Urinary tract infections (UTIs) are an aggravation at any age, but they’re most common in older women. For senior women, UTIs can cause serious health problems and may not come with the usual symptoms.
At Alpenglow Gynecology, we help patients of all ages in Littleton, Colorado, treat the uncomfortable symptoms associated with UTIs. Rickie Guida, WHNP-BC and our entire care team are committed to helping older women understand and treat UTIs before they cause lasting damage. We offer a comprehensive line of women’s health services to help you feel your best at every age.
What is a urinary tract infection?
A urinary tract infection, or UTI, is the condition that results when an infection occurs in any part of your urinary system. Although they’re frequently referred to as bladder infections, UTIs can also occur in other parts of the urinary system, like the kidneys or urethra.
General symptoms of a UTI include:
- Frequent urination
- Burning sensation while urinating
- Cloudy, dark, or bloody urine
- Pain or pressure in the lower abdomen
- Fever, nausea, or vomiting
- Urine with a strange or strong odor
- Feeling like you still need to go after urinating
It’s important to seek care soon if you suspect you might have a UTI. Although most patients respond well to early treatment, untreated UTIs can cause significant health complications, including kidney infections, permanent damage to your kidneys, and sepsis.
Why do older women get recurrent UTIs?
Urinary tract infections are most common in older women for two reasons. First, women are generally more likely to get a UTI because of the physical structure of their urinary tract. The female anatomy includes a shorter urethra than men. This means bacteria only needs to travel a short distance to reach deeper into the urinary tract. It is also easier for bacteria from the rectum or from intercourse to travel to the vagina and urethra.
Second, as women’s bodies go through menopause, the major hormonal shifts lead to changes in the urinary tract. Post-menopausal women may not have the right pH balance in their vagina. When your system is out of balance, it makes you more susceptible to infections in your urinary tract.
Are UTIs the same in older women as younger women?
Although women can get UTIs at any age, they can affect older women differently. UTI symptoms can be different or more severe in older women. Sometimes older women can have a UTI and be asymptomatic.
In addition to the general symptoms listed above, older women should be aware of these additional symptoms:
- Delirium or hallucination
- Confusion or slow thinking
- Agitation and restlessness
- Social withdrawal
Older women are also more likely to have an underlying medical condition that’s triggering their recurrent UTIs or causing UTI-like symptoms. For example, pelvic organ prolapse can cause symptoms that are very similar to UTIs, such as a frequent urge to urinate or pain and pressure in the lower abdomen.

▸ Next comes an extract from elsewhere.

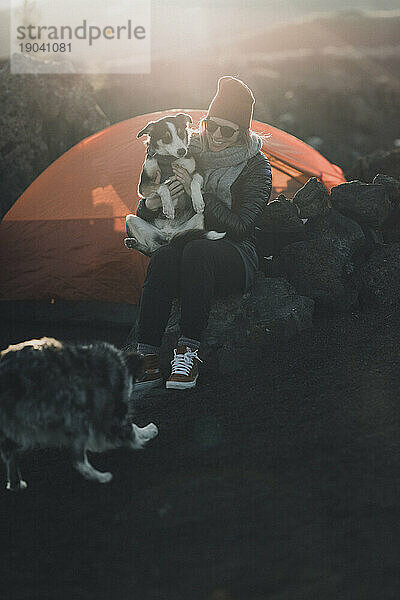 Glückliche Camperin hält ihren Hund bei Sonnenuntergang mit orangefarbenem Zelt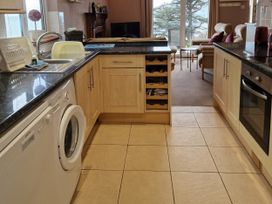 A kitchen with washing machine and sink at Woodland Roost in Barmouth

Since these conditions can’t be treated with the antibiotics often prescribed for UTIs, it’s important to have a comprehensive medical exam. At Alpenglow Gynecology, we rule out underlying causes or conditions that may be causing your UTI symptoms.
What can I do to prevent recurrent UTIs?
The majority of UTIs, about 90%, are caused by E. coli, a bacteria that naturally occurs in your intestines where it’s helpful. When this bacteria comes in contact with your urinary tract system, however, it can be harmful and lead to a UTI.
For most people, simple hygiene and lifestyle changes can help prevent recurrent UTIs. To help stop a UTI before it starts, try implementing these tips:
- Avoid spreading E. coli by washing your genitals with warm water and mild soap before and after sex.
- Drink plenty of fluids to flush out any wandering bacteria from the urinary system.
- Be sure to urinate after having sex to keep bacteria from lingering in the urethra.
- When you feel the urge to urinate, go — postponing urination increases your risk of developing a UTI.
- Be sure to wipe from front to back to avoid spreading E. coli to the vagina.